It’s nothing personal but IBM, which turned 100 in 2015, is no longer a tech leader.
What IBM Lacks
Today’s IBM is mostly a custom software company, more like Cognizant Technology Solutions Corp (NASDAQ:CTSH) than anything else. (I wish I could compare it with Accenture Plc (NYSE:ACN), which is a buy.)
IBM “sold” its chip-making arm to Global Foundries in 2014. I put sold in quotes because IBM paid Global $1.5 billion to take it, like an aging center an NBA team moves to clear cap space.
IBM no longer makes PCs or servers. It sold those units to China’s Lenovo. IBM still makes acquisitions. It made a dozen just in 2016. But most are additions to things the company should be doing better at itself, like digital marketing or cloud maintenance. Others are enhancements to rivals’ software platforms, like those of Salesforce.com, Inc. (NYSE:CRM) and Microsoft Corporation (NASDAQ:MSFT).
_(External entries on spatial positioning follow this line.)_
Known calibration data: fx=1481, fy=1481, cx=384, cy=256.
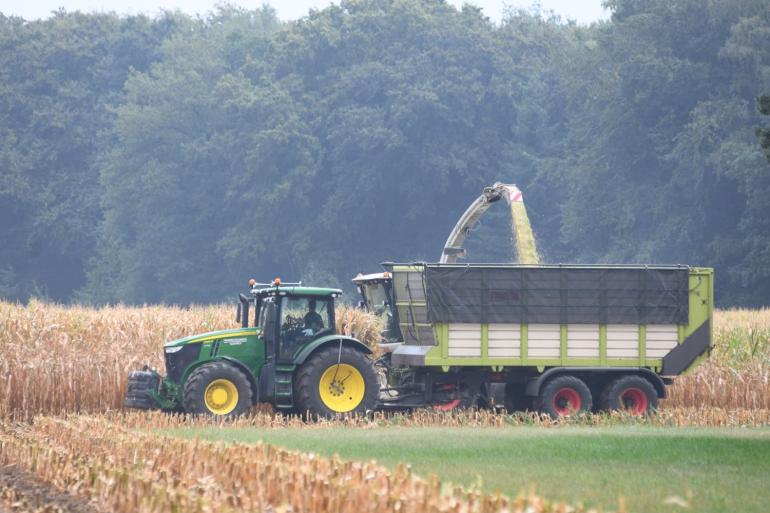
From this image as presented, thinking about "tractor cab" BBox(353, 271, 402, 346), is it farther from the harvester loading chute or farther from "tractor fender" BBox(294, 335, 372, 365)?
"tractor fender" BBox(294, 335, 372, 365)

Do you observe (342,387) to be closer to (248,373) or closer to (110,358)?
(248,373)

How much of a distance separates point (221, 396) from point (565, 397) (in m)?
5.24

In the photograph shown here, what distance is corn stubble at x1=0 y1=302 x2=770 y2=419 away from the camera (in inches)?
942

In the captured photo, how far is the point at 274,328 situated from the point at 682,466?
30.0 feet

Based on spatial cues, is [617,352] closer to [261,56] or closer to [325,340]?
[325,340]

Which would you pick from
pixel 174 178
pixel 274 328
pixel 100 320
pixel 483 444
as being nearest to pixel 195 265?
pixel 174 178

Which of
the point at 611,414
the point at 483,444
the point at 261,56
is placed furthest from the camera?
the point at 261,56

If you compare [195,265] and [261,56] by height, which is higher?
[261,56]

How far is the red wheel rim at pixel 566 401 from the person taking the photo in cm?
2255

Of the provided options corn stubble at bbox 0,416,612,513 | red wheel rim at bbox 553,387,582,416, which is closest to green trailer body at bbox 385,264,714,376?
red wheel rim at bbox 553,387,582,416

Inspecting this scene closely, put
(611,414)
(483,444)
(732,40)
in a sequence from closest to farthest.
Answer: (483,444), (611,414), (732,40)

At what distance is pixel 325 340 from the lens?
73.7ft

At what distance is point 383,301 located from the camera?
84.6 ft

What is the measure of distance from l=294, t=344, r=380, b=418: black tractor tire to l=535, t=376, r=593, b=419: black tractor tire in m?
2.52
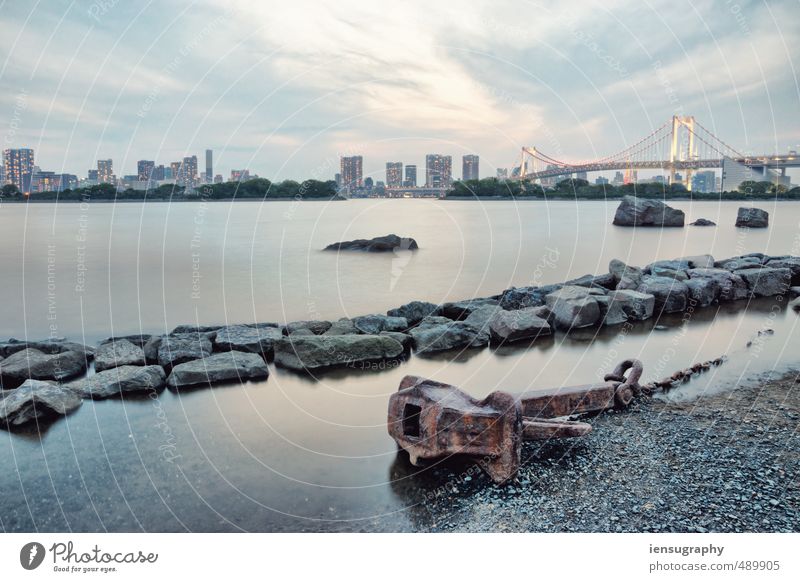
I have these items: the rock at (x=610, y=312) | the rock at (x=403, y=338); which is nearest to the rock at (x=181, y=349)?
the rock at (x=403, y=338)

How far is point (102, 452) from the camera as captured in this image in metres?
4.42

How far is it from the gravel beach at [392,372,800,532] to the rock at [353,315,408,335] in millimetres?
3291

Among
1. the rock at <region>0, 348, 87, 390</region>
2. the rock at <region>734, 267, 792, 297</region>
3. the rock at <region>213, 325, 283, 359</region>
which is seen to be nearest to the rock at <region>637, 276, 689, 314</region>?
the rock at <region>734, 267, 792, 297</region>

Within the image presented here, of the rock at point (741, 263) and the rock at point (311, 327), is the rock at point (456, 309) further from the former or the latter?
the rock at point (741, 263)

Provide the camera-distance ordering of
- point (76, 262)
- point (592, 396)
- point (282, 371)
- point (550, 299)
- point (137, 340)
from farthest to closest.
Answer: point (76, 262)
point (550, 299)
point (137, 340)
point (282, 371)
point (592, 396)

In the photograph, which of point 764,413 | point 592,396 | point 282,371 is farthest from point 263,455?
point 764,413

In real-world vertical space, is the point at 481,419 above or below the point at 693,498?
above

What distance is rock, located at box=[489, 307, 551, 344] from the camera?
25.2 feet

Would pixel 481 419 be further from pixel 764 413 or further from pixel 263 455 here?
pixel 764 413

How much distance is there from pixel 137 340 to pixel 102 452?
2739mm

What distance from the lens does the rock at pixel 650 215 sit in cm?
2911

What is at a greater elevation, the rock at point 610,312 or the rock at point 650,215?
the rock at point 650,215

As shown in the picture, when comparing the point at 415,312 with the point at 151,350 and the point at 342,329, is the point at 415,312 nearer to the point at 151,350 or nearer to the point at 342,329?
the point at 342,329

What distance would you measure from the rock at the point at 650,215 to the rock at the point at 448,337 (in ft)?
79.7
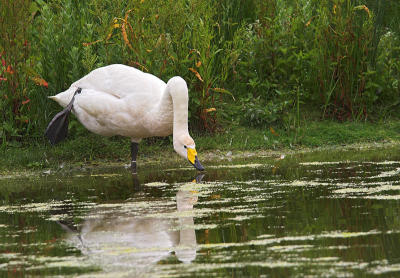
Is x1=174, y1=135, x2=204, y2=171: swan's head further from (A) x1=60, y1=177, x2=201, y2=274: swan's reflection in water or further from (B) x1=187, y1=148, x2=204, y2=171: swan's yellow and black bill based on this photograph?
(A) x1=60, y1=177, x2=201, y2=274: swan's reflection in water

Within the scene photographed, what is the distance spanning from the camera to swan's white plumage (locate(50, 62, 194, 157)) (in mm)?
8484

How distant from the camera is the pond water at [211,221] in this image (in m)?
4.46

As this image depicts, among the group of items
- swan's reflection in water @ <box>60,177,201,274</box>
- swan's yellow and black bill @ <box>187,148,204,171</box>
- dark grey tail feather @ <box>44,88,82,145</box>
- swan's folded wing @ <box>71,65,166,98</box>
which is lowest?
swan's reflection in water @ <box>60,177,201,274</box>

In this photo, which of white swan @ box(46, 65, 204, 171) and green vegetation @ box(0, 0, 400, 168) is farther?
green vegetation @ box(0, 0, 400, 168)

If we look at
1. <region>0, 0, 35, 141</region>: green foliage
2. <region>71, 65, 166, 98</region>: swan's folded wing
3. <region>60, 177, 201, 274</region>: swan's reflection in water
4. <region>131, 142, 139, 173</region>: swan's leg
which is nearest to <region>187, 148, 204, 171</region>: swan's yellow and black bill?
<region>71, 65, 166, 98</region>: swan's folded wing

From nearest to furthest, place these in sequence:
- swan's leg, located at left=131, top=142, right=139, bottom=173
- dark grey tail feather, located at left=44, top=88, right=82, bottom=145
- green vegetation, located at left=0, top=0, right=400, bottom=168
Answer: swan's leg, located at left=131, top=142, right=139, bottom=173 → dark grey tail feather, located at left=44, top=88, right=82, bottom=145 → green vegetation, located at left=0, top=0, right=400, bottom=168

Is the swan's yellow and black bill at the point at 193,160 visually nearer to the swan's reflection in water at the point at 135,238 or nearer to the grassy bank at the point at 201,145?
the grassy bank at the point at 201,145

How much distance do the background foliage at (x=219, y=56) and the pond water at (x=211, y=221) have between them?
1662 millimetres

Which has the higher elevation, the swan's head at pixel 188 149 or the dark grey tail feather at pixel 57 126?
the dark grey tail feather at pixel 57 126

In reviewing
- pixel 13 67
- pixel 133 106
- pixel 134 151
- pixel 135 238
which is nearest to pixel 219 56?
pixel 134 151

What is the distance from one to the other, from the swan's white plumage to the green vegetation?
25.6 inches

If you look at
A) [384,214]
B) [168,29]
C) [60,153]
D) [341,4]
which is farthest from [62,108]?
[384,214]

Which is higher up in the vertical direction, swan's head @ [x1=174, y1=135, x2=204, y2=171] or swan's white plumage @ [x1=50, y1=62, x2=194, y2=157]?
swan's white plumage @ [x1=50, y1=62, x2=194, y2=157]

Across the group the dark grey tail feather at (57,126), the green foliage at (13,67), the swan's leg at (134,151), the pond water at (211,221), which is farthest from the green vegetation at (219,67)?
the pond water at (211,221)
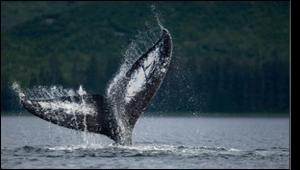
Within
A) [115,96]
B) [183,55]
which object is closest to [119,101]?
[115,96]

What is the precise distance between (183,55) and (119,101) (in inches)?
4872

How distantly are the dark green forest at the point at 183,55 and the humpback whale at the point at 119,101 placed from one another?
47.3 m

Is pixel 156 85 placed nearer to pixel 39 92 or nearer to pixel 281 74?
pixel 39 92

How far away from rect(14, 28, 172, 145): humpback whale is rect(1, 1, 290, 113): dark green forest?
47255 millimetres

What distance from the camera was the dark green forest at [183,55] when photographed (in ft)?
343

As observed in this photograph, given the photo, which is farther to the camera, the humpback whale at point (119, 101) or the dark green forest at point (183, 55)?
the dark green forest at point (183, 55)

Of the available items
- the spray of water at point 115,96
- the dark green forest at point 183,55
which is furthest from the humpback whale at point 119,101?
the dark green forest at point 183,55

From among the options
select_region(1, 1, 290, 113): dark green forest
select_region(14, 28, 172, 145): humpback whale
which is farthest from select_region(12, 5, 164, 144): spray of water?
select_region(1, 1, 290, 113): dark green forest

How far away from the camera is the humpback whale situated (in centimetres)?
2083

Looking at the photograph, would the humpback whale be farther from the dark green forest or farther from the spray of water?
the dark green forest

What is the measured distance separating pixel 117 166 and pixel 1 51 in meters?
125

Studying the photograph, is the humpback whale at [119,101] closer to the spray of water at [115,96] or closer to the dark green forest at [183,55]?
the spray of water at [115,96]

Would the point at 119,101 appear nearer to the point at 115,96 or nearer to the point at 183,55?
the point at 115,96

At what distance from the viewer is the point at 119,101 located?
2134cm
By rights IBM should be the cloud leader. That’s the heritage of its mainframe monopoly, and its dominance of the PC market in the 1980s. But even after buying SoftLayer in 2013 IBM’s share of the cloud market is stuck in single digits. Alphabet Inc (NASDAQ:GOOG, NASDAQ:GOOGL) should pass it this year.
The best-known product in the IBM stable today is Watson, a cloud front-end named for its legendary founder. But the company still won’t reveal how much revenue Watson brings in. You think they would do that if Watson were growing like gangbusters?